Vaccination in a foreign country can be proven with an official certificate. Photo: JAIME REINA / AFP

“In view of the positive developments in the epidemiological situation and the progress made in the field of vaccination, the Federal Council is proposing to greatly relax the prescriptions and health measures at the border for people entering Switzerland”, authorities announced on June 11th.

They specified, however, that final decision on this move will be made on June 23rd.

READ MORE: Switzerland set to reopen its borders to vaccinated Americans

However, if the number of infections, hospitalisations and deaths will remain the same as now — or, better yet, drop further — vaccinated tourists from outside the Schengen zone will be able to come to Switzerland before the end of June.

What proof of vaccination will those travellers have to show to enter the country?

Basically, the requirements for residents of third nations are the same as for people coming from the EU/EFLA states.

The proof showing you have been fully vaccinated should be an official document issued by a recognised health authority in your country of residence.

The document, which can be either on your smart phone or in paper form, must have your name and date of birth, dates when both doses were administered (or a single dose in case of a Johnson & Johnson vaccine), as well as the name and batch number of the vaccine.

READ MORE: Reader question: How do I prove in Switzerland that I’ve been vaccinated abroad?

Another important requirement is that the vaccine you received is authorised for use in the European Union and, therefore, in Switzerland.

So far, the European Medicines Agency has approved vaccines from Pfizer/Biontech, Moderna, AstraZeneca, and Johnson & Johnson.

In addition to these two, Switzerland will also accept the Chinese vaccines Sinopharm and Sinovac for entry. 

One thing to keep in mind is that the travel should take place at least 14 days after the second dose, which is when immunity to coronavirus is believed to fully kick in.

The same rules apply to people coming from the so-called “high-variant” countries (VOC) which at the moment include Brazil, Canada, India, South Africa, Nepal, and the UK.

They can enter Switzerland if fully vaccinated with proper proof.

Otherwise, they must present a negative PCR or antigen test taken no more than 72 days before arriving in Switzerland.

They will then have to quarantine for 10 or seven days.
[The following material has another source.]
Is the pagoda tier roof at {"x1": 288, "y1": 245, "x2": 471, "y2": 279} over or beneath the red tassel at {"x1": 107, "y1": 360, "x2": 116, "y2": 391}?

However, Russia’s Sputnik V, as well as China’s Sinovac and Sinopharm vaccines have not received European or Swiss approval to date.

Does this mean travellers from Russia, China, and other countries that don’t use EU-approved vaccines can’t come to Switzerland?

They can still come, but will be required to present a negative PCR or antigen test taken no more than 72 hours before arriving in Switzerland.

They will then have to quarantine for 10 or seven days.

This rule pertains not only to foreign visitors, but also to Swiss citizens and permanent residents returning from abroad.

Will the Covid certificate be sufficient proof?

If it is internationally recognized, which means valid in the EU and Switzerland, then yes.

Switzerland’s certificate will be ready by July 1st. However, not all countries may have these immunity passports ready for use before you travel abroad.

If this is the case, then a proper vaccine document, as mentioned above, will suffice.